I think we're all aware of the "classical" Weierstrass (short?) elliptic curve equation: $y^2\equiv x^3 + ax +b \pmod p$. Well known examples of these curves include the NIST's and Brainpool ones.

Now there's also the "Montgomery" representation: $by^2\equiv x^3 + ax^2 + x \pmod p$ where the famous Curve25519 is an example for.

To get things even more complicated there are "Edwards" and "Twisted Edwards" curves (of which I don't even have the general equations). A well-known sample would be Ed25519 I think.

  • Now what are the equations of these curves ([twisted] edwards only)?
  • Can they be converted into each other?
  • What are the computational advantages over using a given curve equation over another?
  • Are there any security implications (including side-channels) in choosing a specific equation?

1 Answer 1


All of these are answered by the SafeCurves project:

  • For twisted Edwards curves, $ax^2 + y^2 \equiv 1 + dx^2y^2 \pmod p$. Edwards curves are the special case a = 1.
  • Edwards curves can be converted to Montgomery form.
    Montgomery curves can be converted to Weierstrass form.
    Some, but not all, Weierstrass curves can be converted to Montgomery form.

#### Stored data:
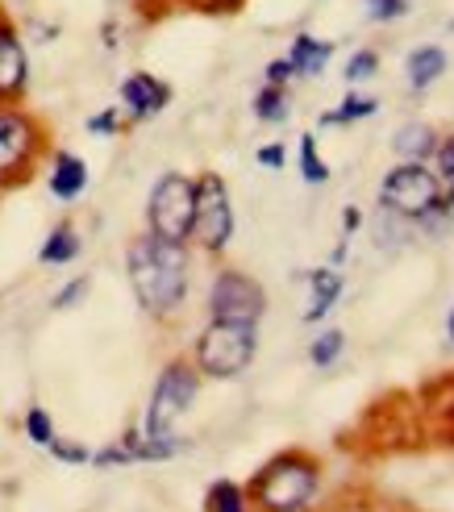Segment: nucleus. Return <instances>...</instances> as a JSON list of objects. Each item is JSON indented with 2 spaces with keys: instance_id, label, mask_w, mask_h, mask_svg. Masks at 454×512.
Masks as SVG:
<instances>
[{
  "instance_id": "2f4dec72",
  "label": "nucleus",
  "mask_w": 454,
  "mask_h": 512,
  "mask_svg": "<svg viewBox=\"0 0 454 512\" xmlns=\"http://www.w3.org/2000/svg\"><path fill=\"white\" fill-rule=\"evenodd\" d=\"M363 225V217H359V209H346L342 213V229H346V234H355V229Z\"/></svg>"
},
{
  "instance_id": "ddd939ff",
  "label": "nucleus",
  "mask_w": 454,
  "mask_h": 512,
  "mask_svg": "<svg viewBox=\"0 0 454 512\" xmlns=\"http://www.w3.org/2000/svg\"><path fill=\"white\" fill-rule=\"evenodd\" d=\"M330 59H334V42H321V38H313V34H296V38H292L288 63H292L296 75H321Z\"/></svg>"
},
{
  "instance_id": "4be33fe9",
  "label": "nucleus",
  "mask_w": 454,
  "mask_h": 512,
  "mask_svg": "<svg viewBox=\"0 0 454 512\" xmlns=\"http://www.w3.org/2000/svg\"><path fill=\"white\" fill-rule=\"evenodd\" d=\"M25 438H30L34 446H50V442H55L59 438V433H55V421H50V413H46V408H30V413H25Z\"/></svg>"
},
{
  "instance_id": "5701e85b",
  "label": "nucleus",
  "mask_w": 454,
  "mask_h": 512,
  "mask_svg": "<svg viewBox=\"0 0 454 512\" xmlns=\"http://www.w3.org/2000/svg\"><path fill=\"white\" fill-rule=\"evenodd\" d=\"M338 354H342V329H325V334L313 338V346H309L313 367H334Z\"/></svg>"
},
{
  "instance_id": "9b49d317",
  "label": "nucleus",
  "mask_w": 454,
  "mask_h": 512,
  "mask_svg": "<svg viewBox=\"0 0 454 512\" xmlns=\"http://www.w3.org/2000/svg\"><path fill=\"white\" fill-rule=\"evenodd\" d=\"M121 105L130 113V121H150L171 105V84H163L150 71H134L121 80Z\"/></svg>"
},
{
  "instance_id": "b1692460",
  "label": "nucleus",
  "mask_w": 454,
  "mask_h": 512,
  "mask_svg": "<svg viewBox=\"0 0 454 512\" xmlns=\"http://www.w3.org/2000/svg\"><path fill=\"white\" fill-rule=\"evenodd\" d=\"M375 67H380V55H375V50H355V55H350V63H346V84L371 80Z\"/></svg>"
},
{
  "instance_id": "423d86ee",
  "label": "nucleus",
  "mask_w": 454,
  "mask_h": 512,
  "mask_svg": "<svg viewBox=\"0 0 454 512\" xmlns=\"http://www.w3.org/2000/svg\"><path fill=\"white\" fill-rule=\"evenodd\" d=\"M200 392V371L188 358H171L163 367L155 392H150V408H146V438H175V421H180L192 400Z\"/></svg>"
},
{
  "instance_id": "4468645a",
  "label": "nucleus",
  "mask_w": 454,
  "mask_h": 512,
  "mask_svg": "<svg viewBox=\"0 0 454 512\" xmlns=\"http://www.w3.org/2000/svg\"><path fill=\"white\" fill-rule=\"evenodd\" d=\"M405 71H409V88L413 92L434 88L442 80V71H446V50L442 46H417L409 55V63H405Z\"/></svg>"
},
{
  "instance_id": "6e6552de",
  "label": "nucleus",
  "mask_w": 454,
  "mask_h": 512,
  "mask_svg": "<svg viewBox=\"0 0 454 512\" xmlns=\"http://www.w3.org/2000/svg\"><path fill=\"white\" fill-rule=\"evenodd\" d=\"M42 155V125L17 109V105H0V179H25Z\"/></svg>"
},
{
  "instance_id": "f257e3e1",
  "label": "nucleus",
  "mask_w": 454,
  "mask_h": 512,
  "mask_svg": "<svg viewBox=\"0 0 454 512\" xmlns=\"http://www.w3.org/2000/svg\"><path fill=\"white\" fill-rule=\"evenodd\" d=\"M125 271L138 304L150 317H175L188 300V246L163 242L155 234H142L125 250Z\"/></svg>"
},
{
  "instance_id": "dca6fc26",
  "label": "nucleus",
  "mask_w": 454,
  "mask_h": 512,
  "mask_svg": "<svg viewBox=\"0 0 454 512\" xmlns=\"http://www.w3.org/2000/svg\"><path fill=\"white\" fill-rule=\"evenodd\" d=\"M309 288H313V300L305 309V321H321L325 313L334 309V300L342 296V275L338 271H309Z\"/></svg>"
},
{
  "instance_id": "7c9ffc66",
  "label": "nucleus",
  "mask_w": 454,
  "mask_h": 512,
  "mask_svg": "<svg viewBox=\"0 0 454 512\" xmlns=\"http://www.w3.org/2000/svg\"><path fill=\"white\" fill-rule=\"evenodd\" d=\"M263 167H284V146L280 142H271V146H259V155H255Z\"/></svg>"
},
{
  "instance_id": "a211bd4d",
  "label": "nucleus",
  "mask_w": 454,
  "mask_h": 512,
  "mask_svg": "<svg viewBox=\"0 0 454 512\" xmlns=\"http://www.w3.org/2000/svg\"><path fill=\"white\" fill-rule=\"evenodd\" d=\"M288 88H275V84H263L259 96H255V117L263 125H284L288 121Z\"/></svg>"
},
{
  "instance_id": "a878e982",
  "label": "nucleus",
  "mask_w": 454,
  "mask_h": 512,
  "mask_svg": "<svg viewBox=\"0 0 454 512\" xmlns=\"http://www.w3.org/2000/svg\"><path fill=\"white\" fill-rule=\"evenodd\" d=\"M88 275H80V279H71V284L67 288H59V296H55V309L63 313V309H75V304H80L84 296H88Z\"/></svg>"
},
{
  "instance_id": "393cba45",
  "label": "nucleus",
  "mask_w": 454,
  "mask_h": 512,
  "mask_svg": "<svg viewBox=\"0 0 454 512\" xmlns=\"http://www.w3.org/2000/svg\"><path fill=\"white\" fill-rule=\"evenodd\" d=\"M409 13V0H367V17L371 21H396Z\"/></svg>"
},
{
  "instance_id": "7ed1b4c3",
  "label": "nucleus",
  "mask_w": 454,
  "mask_h": 512,
  "mask_svg": "<svg viewBox=\"0 0 454 512\" xmlns=\"http://www.w3.org/2000/svg\"><path fill=\"white\" fill-rule=\"evenodd\" d=\"M255 350H259V325L209 321L196 338L192 363H196L200 375H209V379H238L250 363H255Z\"/></svg>"
},
{
  "instance_id": "f8f14e48",
  "label": "nucleus",
  "mask_w": 454,
  "mask_h": 512,
  "mask_svg": "<svg viewBox=\"0 0 454 512\" xmlns=\"http://www.w3.org/2000/svg\"><path fill=\"white\" fill-rule=\"evenodd\" d=\"M46 184H50V196L71 204V200H80L84 188H88V163L80 155H71V150H59L55 159H50V175H46Z\"/></svg>"
},
{
  "instance_id": "0eeeda50",
  "label": "nucleus",
  "mask_w": 454,
  "mask_h": 512,
  "mask_svg": "<svg viewBox=\"0 0 454 512\" xmlns=\"http://www.w3.org/2000/svg\"><path fill=\"white\" fill-rule=\"evenodd\" d=\"M234 238V204L230 188L217 171H205L196 179V217H192V242L209 254H221Z\"/></svg>"
},
{
  "instance_id": "c85d7f7f",
  "label": "nucleus",
  "mask_w": 454,
  "mask_h": 512,
  "mask_svg": "<svg viewBox=\"0 0 454 512\" xmlns=\"http://www.w3.org/2000/svg\"><path fill=\"white\" fill-rule=\"evenodd\" d=\"M434 155H438V179H446V184L454 188V138H446V142H438V150H434Z\"/></svg>"
},
{
  "instance_id": "6ab92c4d",
  "label": "nucleus",
  "mask_w": 454,
  "mask_h": 512,
  "mask_svg": "<svg viewBox=\"0 0 454 512\" xmlns=\"http://www.w3.org/2000/svg\"><path fill=\"white\" fill-rule=\"evenodd\" d=\"M205 500H209V512H250V496L234 479H217Z\"/></svg>"
},
{
  "instance_id": "bb28decb",
  "label": "nucleus",
  "mask_w": 454,
  "mask_h": 512,
  "mask_svg": "<svg viewBox=\"0 0 454 512\" xmlns=\"http://www.w3.org/2000/svg\"><path fill=\"white\" fill-rule=\"evenodd\" d=\"M46 450L55 454L59 463H92V454H88L84 446H75V442H59V438H55V442H50Z\"/></svg>"
},
{
  "instance_id": "473e14b6",
  "label": "nucleus",
  "mask_w": 454,
  "mask_h": 512,
  "mask_svg": "<svg viewBox=\"0 0 454 512\" xmlns=\"http://www.w3.org/2000/svg\"><path fill=\"white\" fill-rule=\"evenodd\" d=\"M196 5H200V9H234L238 0H196Z\"/></svg>"
},
{
  "instance_id": "9d476101",
  "label": "nucleus",
  "mask_w": 454,
  "mask_h": 512,
  "mask_svg": "<svg viewBox=\"0 0 454 512\" xmlns=\"http://www.w3.org/2000/svg\"><path fill=\"white\" fill-rule=\"evenodd\" d=\"M25 84H30V59H25V42L13 25L0 17V105H17Z\"/></svg>"
},
{
  "instance_id": "412c9836",
  "label": "nucleus",
  "mask_w": 454,
  "mask_h": 512,
  "mask_svg": "<svg viewBox=\"0 0 454 512\" xmlns=\"http://www.w3.org/2000/svg\"><path fill=\"white\" fill-rule=\"evenodd\" d=\"M375 105H380V100H375V96H359V92H350V96L342 100V109L325 113L321 121H325V125H346V121H363V117H371V113H375Z\"/></svg>"
},
{
  "instance_id": "20e7f679",
  "label": "nucleus",
  "mask_w": 454,
  "mask_h": 512,
  "mask_svg": "<svg viewBox=\"0 0 454 512\" xmlns=\"http://www.w3.org/2000/svg\"><path fill=\"white\" fill-rule=\"evenodd\" d=\"M380 209L400 221H438L450 200H442V179L425 171V163H400L380 184Z\"/></svg>"
},
{
  "instance_id": "aec40b11",
  "label": "nucleus",
  "mask_w": 454,
  "mask_h": 512,
  "mask_svg": "<svg viewBox=\"0 0 454 512\" xmlns=\"http://www.w3.org/2000/svg\"><path fill=\"white\" fill-rule=\"evenodd\" d=\"M300 175H305V184H330V167L317 155L313 134H300Z\"/></svg>"
},
{
  "instance_id": "f3484780",
  "label": "nucleus",
  "mask_w": 454,
  "mask_h": 512,
  "mask_svg": "<svg viewBox=\"0 0 454 512\" xmlns=\"http://www.w3.org/2000/svg\"><path fill=\"white\" fill-rule=\"evenodd\" d=\"M80 234H75L71 225H55L50 229V238L42 242V250H38V263H46V267H63V263H75L80 259Z\"/></svg>"
},
{
  "instance_id": "39448f33",
  "label": "nucleus",
  "mask_w": 454,
  "mask_h": 512,
  "mask_svg": "<svg viewBox=\"0 0 454 512\" xmlns=\"http://www.w3.org/2000/svg\"><path fill=\"white\" fill-rule=\"evenodd\" d=\"M192 217H196V179L180 175V171H167L159 175V184L150 188L146 200V221H150V234L163 238V242H192Z\"/></svg>"
},
{
  "instance_id": "cd10ccee",
  "label": "nucleus",
  "mask_w": 454,
  "mask_h": 512,
  "mask_svg": "<svg viewBox=\"0 0 454 512\" xmlns=\"http://www.w3.org/2000/svg\"><path fill=\"white\" fill-rule=\"evenodd\" d=\"M117 130H121V113H117V105L105 109V113H96V117H88V134H117Z\"/></svg>"
},
{
  "instance_id": "c756f323",
  "label": "nucleus",
  "mask_w": 454,
  "mask_h": 512,
  "mask_svg": "<svg viewBox=\"0 0 454 512\" xmlns=\"http://www.w3.org/2000/svg\"><path fill=\"white\" fill-rule=\"evenodd\" d=\"M292 63L288 59H271L267 63V84H275V88H288V80H292Z\"/></svg>"
},
{
  "instance_id": "72a5a7b5",
  "label": "nucleus",
  "mask_w": 454,
  "mask_h": 512,
  "mask_svg": "<svg viewBox=\"0 0 454 512\" xmlns=\"http://www.w3.org/2000/svg\"><path fill=\"white\" fill-rule=\"evenodd\" d=\"M446 334H450V342H454V309H450V321H446Z\"/></svg>"
},
{
  "instance_id": "f03ea898",
  "label": "nucleus",
  "mask_w": 454,
  "mask_h": 512,
  "mask_svg": "<svg viewBox=\"0 0 454 512\" xmlns=\"http://www.w3.org/2000/svg\"><path fill=\"white\" fill-rule=\"evenodd\" d=\"M317 488H321L317 458L288 450V454H275L271 463L255 475L246 496L259 504V512H309Z\"/></svg>"
},
{
  "instance_id": "1a4fd4ad",
  "label": "nucleus",
  "mask_w": 454,
  "mask_h": 512,
  "mask_svg": "<svg viewBox=\"0 0 454 512\" xmlns=\"http://www.w3.org/2000/svg\"><path fill=\"white\" fill-rule=\"evenodd\" d=\"M267 313V296L259 288V279H250L246 271L225 267L209 284V321H246L259 325Z\"/></svg>"
},
{
  "instance_id": "2eb2a0df",
  "label": "nucleus",
  "mask_w": 454,
  "mask_h": 512,
  "mask_svg": "<svg viewBox=\"0 0 454 512\" xmlns=\"http://www.w3.org/2000/svg\"><path fill=\"white\" fill-rule=\"evenodd\" d=\"M392 146H396V155L405 159V163H425L438 150V134L430 130V125L409 121V125H400V130H396Z\"/></svg>"
}]
</instances>
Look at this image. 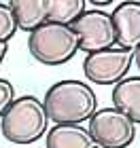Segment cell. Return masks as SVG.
I'll list each match as a JSON object with an SVG mask.
<instances>
[{"mask_svg":"<svg viewBox=\"0 0 140 148\" xmlns=\"http://www.w3.org/2000/svg\"><path fill=\"white\" fill-rule=\"evenodd\" d=\"M45 108L55 125H81L98 112V97L93 89L77 78H66L51 85L45 93Z\"/></svg>","mask_w":140,"mask_h":148,"instance_id":"cell-1","label":"cell"},{"mask_svg":"<svg viewBox=\"0 0 140 148\" xmlns=\"http://www.w3.org/2000/svg\"><path fill=\"white\" fill-rule=\"evenodd\" d=\"M49 112L36 95H21L0 121V131L11 144L28 146L49 133Z\"/></svg>","mask_w":140,"mask_h":148,"instance_id":"cell-2","label":"cell"},{"mask_svg":"<svg viewBox=\"0 0 140 148\" xmlns=\"http://www.w3.org/2000/svg\"><path fill=\"white\" fill-rule=\"evenodd\" d=\"M30 55L45 66H62L81 49V36L72 25L43 23L28 38Z\"/></svg>","mask_w":140,"mask_h":148,"instance_id":"cell-3","label":"cell"},{"mask_svg":"<svg viewBox=\"0 0 140 148\" xmlns=\"http://www.w3.org/2000/svg\"><path fill=\"white\" fill-rule=\"evenodd\" d=\"M89 133L102 148H128L136 138V123L115 106L98 108L89 121Z\"/></svg>","mask_w":140,"mask_h":148,"instance_id":"cell-4","label":"cell"},{"mask_svg":"<svg viewBox=\"0 0 140 148\" xmlns=\"http://www.w3.org/2000/svg\"><path fill=\"white\" fill-rule=\"evenodd\" d=\"M134 64V51L112 47L106 51H98L85 57L83 72L96 85H119L128 78V72Z\"/></svg>","mask_w":140,"mask_h":148,"instance_id":"cell-5","label":"cell"},{"mask_svg":"<svg viewBox=\"0 0 140 148\" xmlns=\"http://www.w3.org/2000/svg\"><path fill=\"white\" fill-rule=\"evenodd\" d=\"M72 28L81 36V51H85L87 55L112 49L117 45L115 21H112V13L108 11H85Z\"/></svg>","mask_w":140,"mask_h":148,"instance_id":"cell-6","label":"cell"},{"mask_svg":"<svg viewBox=\"0 0 140 148\" xmlns=\"http://www.w3.org/2000/svg\"><path fill=\"white\" fill-rule=\"evenodd\" d=\"M112 21L117 30V47L136 51L140 47V2L128 0L115 6Z\"/></svg>","mask_w":140,"mask_h":148,"instance_id":"cell-7","label":"cell"},{"mask_svg":"<svg viewBox=\"0 0 140 148\" xmlns=\"http://www.w3.org/2000/svg\"><path fill=\"white\" fill-rule=\"evenodd\" d=\"M47 148H98V142L83 125H55L45 140Z\"/></svg>","mask_w":140,"mask_h":148,"instance_id":"cell-8","label":"cell"},{"mask_svg":"<svg viewBox=\"0 0 140 148\" xmlns=\"http://www.w3.org/2000/svg\"><path fill=\"white\" fill-rule=\"evenodd\" d=\"M112 106L140 123V76H128L112 89Z\"/></svg>","mask_w":140,"mask_h":148,"instance_id":"cell-9","label":"cell"},{"mask_svg":"<svg viewBox=\"0 0 140 148\" xmlns=\"http://www.w3.org/2000/svg\"><path fill=\"white\" fill-rule=\"evenodd\" d=\"M11 6L19 30L32 34L43 23H47V0H13Z\"/></svg>","mask_w":140,"mask_h":148,"instance_id":"cell-10","label":"cell"},{"mask_svg":"<svg viewBox=\"0 0 140 148\" xmlns=\"http://www.w3.org/2000/svg\"><path fill=\"white\" fill-rule=\"evenodd\" d=\"M85 0H47V23L74 25L85 9Z\"/></svg>","mask_w":140,"mask_h":148,"instance_id":"cell-11","label":"cell"},{"mask_svg":"<svg viewBox=\"0 0 140 148\" xmlns=\"http://www.w3.org/2000/svg\"><path fill=\"white\" fill-rule=\"evenodd\" d=\"M19 30L13 6L6 2H0V42H9L15 36V32Z\"/></svg>","mask_w":140,"mask_h":148,"instance_id":"cell-12","label":"cell"},{"mask_svg":"<svg viewBox=\"0 0 140 148\" xmlns=\"http://www.w3.org/2000/svg\"><path fill=\"white\" fill-rule=\"evenodd\" d=\"M15 87L11 85V80H6L0 76V121H2V116L6 114V110L13 106V102H15Z\"/></svg>","mask_w":140,"mask_h":148,"instance_id":"cell-13","label":"cell"},{"mask_svg":"<svg viewBox=\"0 0 140 148\" xmlns=\"http://www.w3.org/2000/svg\"><path fill=\"white\" fill-rule=\"evenodd\" d=\"M6 53H9V42H0V64L4 62Z\"/></svg>","mask_w":140,"mask_h":148,"instance_id":"cell-14","label":"cell"},{"mask_svg":"<svg viewBox=\"0 0 140 148\" xmlns=\"http://www.w3.org/2000/svg\"><path fill=\"white\" fill-rule=\"evenodd\" d=\"M134 64L138 66V70H140V47H138V49L134 51Z\"/></svg>","mask_w":140,"mask_h":148,"instance_id":"cell-15","label":"cell"}]
</instances>
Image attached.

#### Exercise details:
Copy the passage of the elliptic curve thread that starts at "All of these" and ends after "Edwards curves can be converted to Montgomery form.", changing "SafeCurves project" to "SafeCurves site".

#### The answer:
All of these are answered by the SafeCurves site:

  • For twisted Edwards curves, $ax^2 + y^2 \equiv 1 + dx^2y^2 \pmod p$. Edwards curves are the special case a = 1.
  • Edwards curves can be converted to Montgomery form.